SELECTED EXCERPT

........

Web Security

Strange Referrers on WordPress.com State

If you are a blogger out there, I’m pretty sure that you will somehow check your visitors statistic at least once everyday. Especially for a new blogger like me, I am always eager to see how many visitors I have today.

I set my WordPress to publish to my facebook and twitter account every time I publish a new post. This happen to be my main source of traffic. And for my surprise, I get about 2 – 5 visits every new post I publish. It was quite impressive statistic for a new blog like mines and with only little friends or follower that really care about my existence. There are probably about 30% of my facebook friends that I added because of certain games I played on facebook. And my twitter followers are mainly those that wished that I follow them back so that they can push me constant advertisements everyday.

One day, there is a miracle happen. I have more than ten visitors on that day. And, I didn’t even post anything on that day. I monitored that for few days without posting any new posts. And it somehow maintain the 10 – 15 visitors everyday for 4 days. Isn’t that a great news?

No it isn’t really a good news at all. WordPress.com has this feature that allow you to see how your visitors got to your blog. It’s called the Referrer. As I said before, my main source of traffic is from facebook and twitter. So, I won’t be surprised if the referrers are facebook and twitter. But, they are not in the list. The referrers are some strange websites that I don’t ever know they exists. So, I visited the referrer’s site to see how and why did they refer my blog to their visitors. I was expecting to see some nice article talking about my blog. But I didn’t see anything about my blog there. D@#*, it’s a spam. I just got spammed!! After few days, they those spam links seems to be disappeared from my blog stat.

........

WRITTEN PROBLEM A
Identify each line in the records that contains the word "rope", and copy those lines.
The post on strange referrers and the records have no connection to each other.

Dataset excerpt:
........

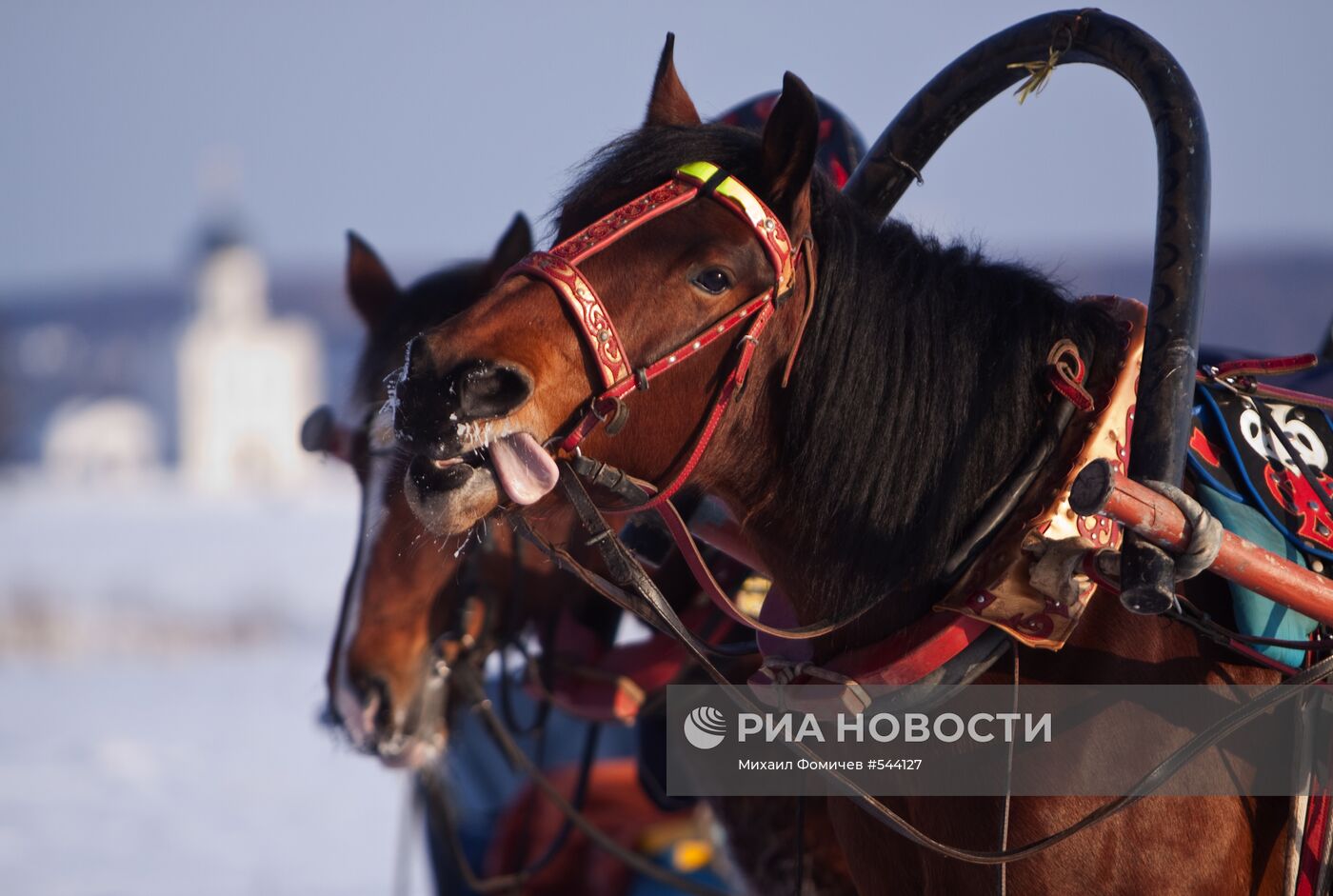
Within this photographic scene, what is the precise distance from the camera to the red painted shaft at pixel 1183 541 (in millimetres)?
1726

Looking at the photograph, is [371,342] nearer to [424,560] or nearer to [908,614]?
[424,560]

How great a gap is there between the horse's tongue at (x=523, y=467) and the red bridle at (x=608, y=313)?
0.07 m

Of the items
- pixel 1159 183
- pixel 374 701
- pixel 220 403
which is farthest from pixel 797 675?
pixel 220 403

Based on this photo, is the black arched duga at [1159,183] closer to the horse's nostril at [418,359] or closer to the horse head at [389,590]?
the horse's nostril at [418,359]

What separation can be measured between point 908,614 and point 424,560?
174 cm

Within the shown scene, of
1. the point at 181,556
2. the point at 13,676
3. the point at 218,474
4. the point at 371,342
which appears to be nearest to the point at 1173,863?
the point at 371,342

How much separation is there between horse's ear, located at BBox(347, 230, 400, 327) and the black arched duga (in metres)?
1.95

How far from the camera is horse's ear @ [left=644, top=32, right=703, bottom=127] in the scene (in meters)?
2.25

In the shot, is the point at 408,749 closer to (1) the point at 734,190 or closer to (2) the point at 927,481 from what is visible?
(2) the point at 927,481

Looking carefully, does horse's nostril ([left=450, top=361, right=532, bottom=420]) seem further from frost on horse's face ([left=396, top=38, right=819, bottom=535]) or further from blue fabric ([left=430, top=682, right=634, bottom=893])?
blue fabric ([left=430, top=682, right=634, bottom=893])

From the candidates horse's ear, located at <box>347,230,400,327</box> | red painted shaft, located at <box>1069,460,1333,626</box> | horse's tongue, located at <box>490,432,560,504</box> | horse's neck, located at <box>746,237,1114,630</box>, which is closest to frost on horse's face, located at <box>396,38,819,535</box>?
horse's tongue, located at <box>490,432,560,504</box>

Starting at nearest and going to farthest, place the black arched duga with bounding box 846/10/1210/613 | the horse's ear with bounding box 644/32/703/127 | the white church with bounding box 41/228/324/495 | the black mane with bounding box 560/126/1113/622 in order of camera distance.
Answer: the black arched duga with bounding box 846/10/1210/613
the black mane with bounding box 560/126/1113/622
the horse's ear with bounding box 644/32/703/127
the white church with bounding box 41/228/324/495

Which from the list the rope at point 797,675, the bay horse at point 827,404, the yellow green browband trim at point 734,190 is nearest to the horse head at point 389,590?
the rope at point 797,675

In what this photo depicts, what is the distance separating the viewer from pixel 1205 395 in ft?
7.11
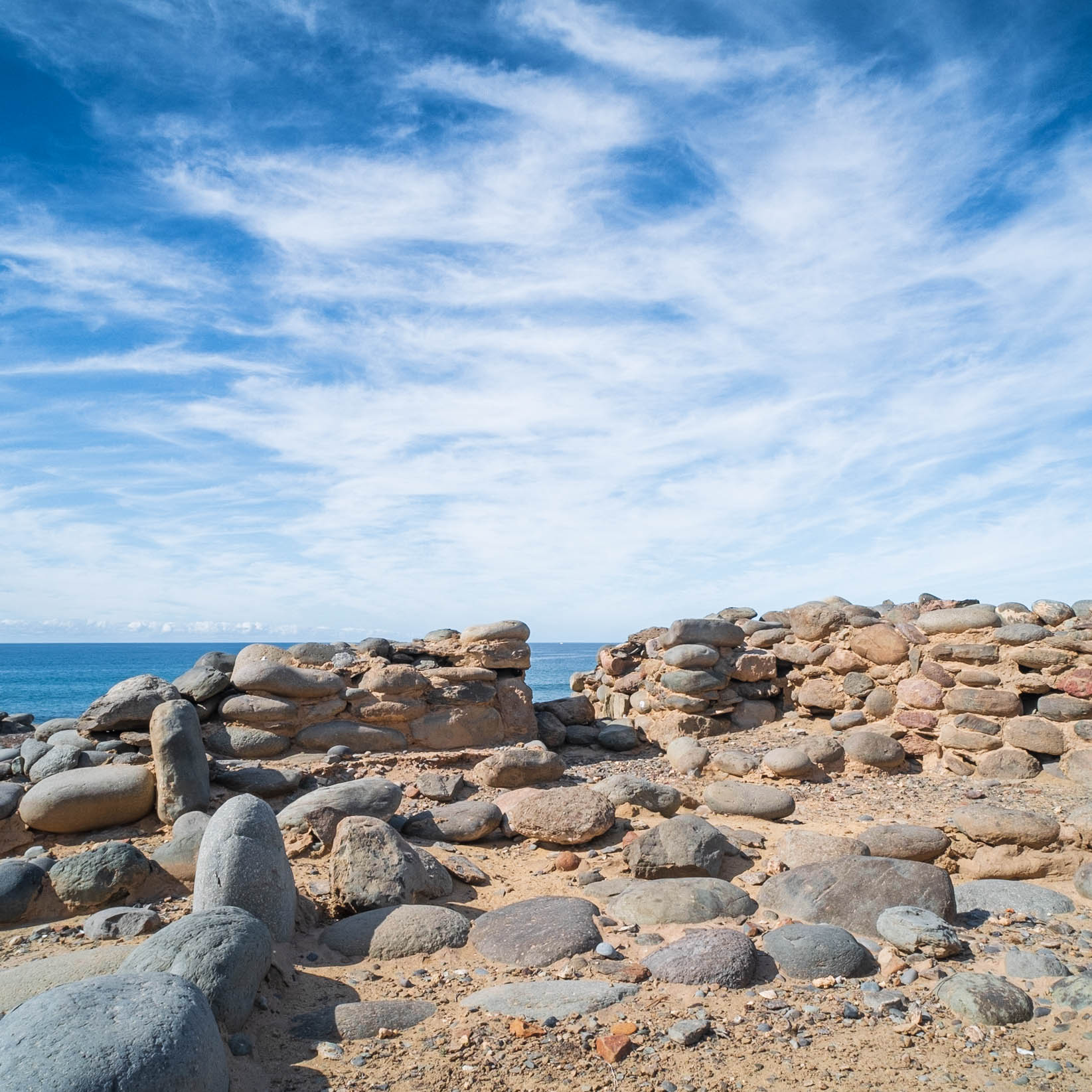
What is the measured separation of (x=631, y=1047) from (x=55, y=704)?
1599 inches

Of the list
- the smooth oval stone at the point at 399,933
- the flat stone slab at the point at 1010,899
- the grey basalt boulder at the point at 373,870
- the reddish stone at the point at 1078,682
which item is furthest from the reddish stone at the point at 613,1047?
the reddish stone at the point at 1078,682

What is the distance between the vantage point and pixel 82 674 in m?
56.0

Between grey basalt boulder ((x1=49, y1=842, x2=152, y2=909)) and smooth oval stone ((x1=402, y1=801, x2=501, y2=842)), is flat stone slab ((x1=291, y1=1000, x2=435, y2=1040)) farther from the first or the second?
smooth oval stone ((x1=402, y1=801, x2=501, y2=842))

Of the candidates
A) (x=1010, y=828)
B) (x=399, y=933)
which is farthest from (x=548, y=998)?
(x=1010, y=828)

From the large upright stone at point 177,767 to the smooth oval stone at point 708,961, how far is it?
4.18 metres

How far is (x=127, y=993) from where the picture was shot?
3.00 meters

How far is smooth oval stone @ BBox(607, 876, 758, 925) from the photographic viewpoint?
4941 mm

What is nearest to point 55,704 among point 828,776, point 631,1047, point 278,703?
point 278,703

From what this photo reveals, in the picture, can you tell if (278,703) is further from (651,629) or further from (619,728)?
(651,629)

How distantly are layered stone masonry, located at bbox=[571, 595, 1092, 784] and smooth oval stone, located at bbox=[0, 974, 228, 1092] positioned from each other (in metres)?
7.59

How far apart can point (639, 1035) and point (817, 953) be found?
3.88 feet

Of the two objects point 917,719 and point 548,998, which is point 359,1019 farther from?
point 917,719

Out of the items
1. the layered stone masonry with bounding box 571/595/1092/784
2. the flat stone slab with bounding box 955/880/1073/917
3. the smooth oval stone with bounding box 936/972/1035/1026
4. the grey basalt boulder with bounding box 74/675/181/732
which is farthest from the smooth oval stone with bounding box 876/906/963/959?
the grey basalt boulder with bounding box 74/675/181/732

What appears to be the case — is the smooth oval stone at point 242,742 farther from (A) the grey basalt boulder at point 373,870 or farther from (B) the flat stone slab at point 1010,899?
(B) the flat stone slab at point 1010,899
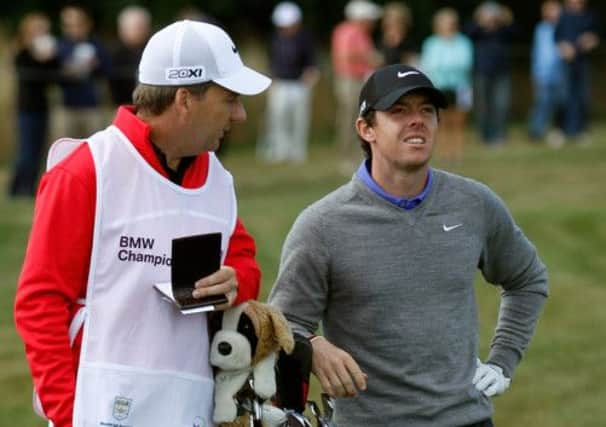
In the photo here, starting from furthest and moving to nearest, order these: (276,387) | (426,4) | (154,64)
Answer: (426,4)
(276,387)
(154,64)

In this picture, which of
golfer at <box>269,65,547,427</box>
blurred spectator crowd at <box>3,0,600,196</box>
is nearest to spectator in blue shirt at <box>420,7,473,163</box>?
blurred spectator crowd at <box>3,0,600,196</box>

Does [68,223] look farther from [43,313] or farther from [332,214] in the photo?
[332,214]

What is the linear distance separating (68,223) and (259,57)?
93.7ft

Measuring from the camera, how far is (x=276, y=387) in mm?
4934

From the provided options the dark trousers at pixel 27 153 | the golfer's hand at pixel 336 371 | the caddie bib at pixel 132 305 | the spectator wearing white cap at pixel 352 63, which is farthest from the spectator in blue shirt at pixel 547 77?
the caddie bib at pixel 132 305

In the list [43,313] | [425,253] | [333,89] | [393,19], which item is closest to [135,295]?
[43,313]

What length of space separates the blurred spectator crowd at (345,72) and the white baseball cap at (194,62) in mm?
11635

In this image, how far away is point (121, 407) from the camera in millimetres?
4473

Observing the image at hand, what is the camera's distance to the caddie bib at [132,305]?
175 inches

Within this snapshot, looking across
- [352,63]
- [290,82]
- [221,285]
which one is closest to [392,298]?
[221,285]

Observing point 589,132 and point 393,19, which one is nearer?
point 393,19

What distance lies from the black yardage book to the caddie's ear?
11.2 inches

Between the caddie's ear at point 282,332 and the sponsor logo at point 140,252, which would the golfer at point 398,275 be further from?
the sponsor logo at point 140,252

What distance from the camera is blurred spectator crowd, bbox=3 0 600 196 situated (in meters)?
18.5
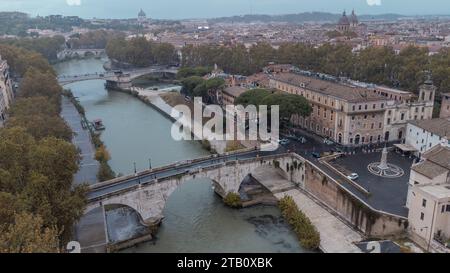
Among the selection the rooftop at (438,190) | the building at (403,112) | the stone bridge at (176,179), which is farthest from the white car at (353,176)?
the building at (403,112)

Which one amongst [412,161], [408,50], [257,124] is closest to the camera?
[412,161]

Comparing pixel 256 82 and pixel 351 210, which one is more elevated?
pixel 256 82

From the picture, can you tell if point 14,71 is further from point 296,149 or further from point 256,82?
point 296,149

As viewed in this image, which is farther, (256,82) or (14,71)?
(14,71)

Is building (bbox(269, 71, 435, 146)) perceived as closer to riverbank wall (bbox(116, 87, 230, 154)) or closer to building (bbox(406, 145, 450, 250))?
riverbank wall (bbox(116, 87, 230, 154))

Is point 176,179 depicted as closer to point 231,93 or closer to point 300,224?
point 300,224
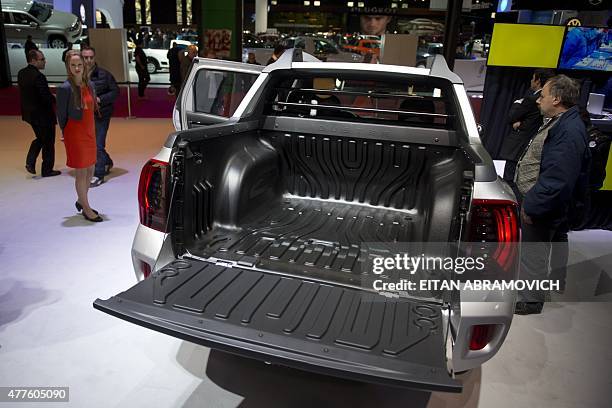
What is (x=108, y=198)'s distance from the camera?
5.46 m

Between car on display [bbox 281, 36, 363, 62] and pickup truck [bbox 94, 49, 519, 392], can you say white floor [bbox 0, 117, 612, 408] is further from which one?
car on display [bbox 281, 36, 363, 62]

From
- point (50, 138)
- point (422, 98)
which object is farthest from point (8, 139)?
point (422, 98)

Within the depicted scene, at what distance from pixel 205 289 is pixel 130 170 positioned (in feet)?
16.7

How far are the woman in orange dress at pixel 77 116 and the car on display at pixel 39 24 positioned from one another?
10.3 metres

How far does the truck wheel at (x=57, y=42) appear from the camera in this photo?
13617mm

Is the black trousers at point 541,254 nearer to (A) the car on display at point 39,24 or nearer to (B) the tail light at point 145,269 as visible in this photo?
(B) the tail light at point 145,269

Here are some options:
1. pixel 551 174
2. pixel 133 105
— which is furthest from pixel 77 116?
pixel 133 105

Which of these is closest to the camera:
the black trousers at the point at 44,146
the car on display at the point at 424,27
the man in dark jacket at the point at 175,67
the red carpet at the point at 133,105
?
the black trousers at the point at 44,146

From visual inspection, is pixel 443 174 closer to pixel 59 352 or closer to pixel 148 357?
pixel 148 357

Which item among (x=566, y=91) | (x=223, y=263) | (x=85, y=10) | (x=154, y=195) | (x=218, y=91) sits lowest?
(x=223, y=263)

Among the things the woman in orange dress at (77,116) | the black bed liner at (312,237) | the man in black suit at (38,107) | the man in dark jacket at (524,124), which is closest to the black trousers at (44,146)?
the man in black suit at (38,107)

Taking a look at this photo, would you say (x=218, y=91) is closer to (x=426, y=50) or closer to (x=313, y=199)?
(x=313, y=199)

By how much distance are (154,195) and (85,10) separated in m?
13.3

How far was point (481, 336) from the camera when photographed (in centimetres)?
198
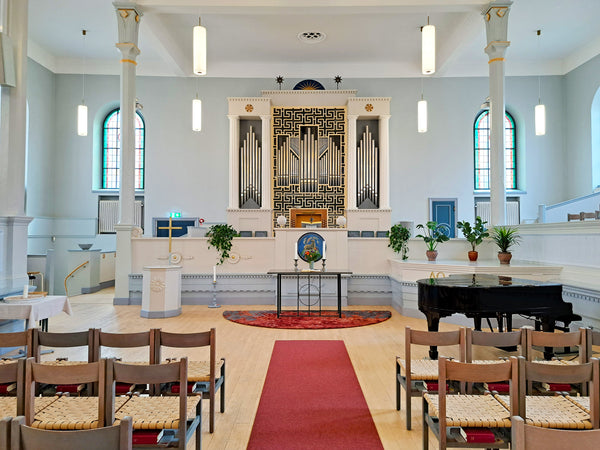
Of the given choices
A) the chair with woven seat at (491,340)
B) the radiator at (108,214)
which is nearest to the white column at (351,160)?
the radiator at (108,214)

........

WRITTEN PROBLEM B
In the post on strange referrers, how many visitors a day did the blog keep getting over the four days without new posts?

WRITTEN SOLUTION A
Which from the list the rope at point 797,675, the bay horse at point 827,404, the yellow green browband trim at point 734,190 is nearest to the horse head at point 389,590?
the rope at point 797,675

WRITTEN SOLUTION B
Between 10 and 15 visitors a day.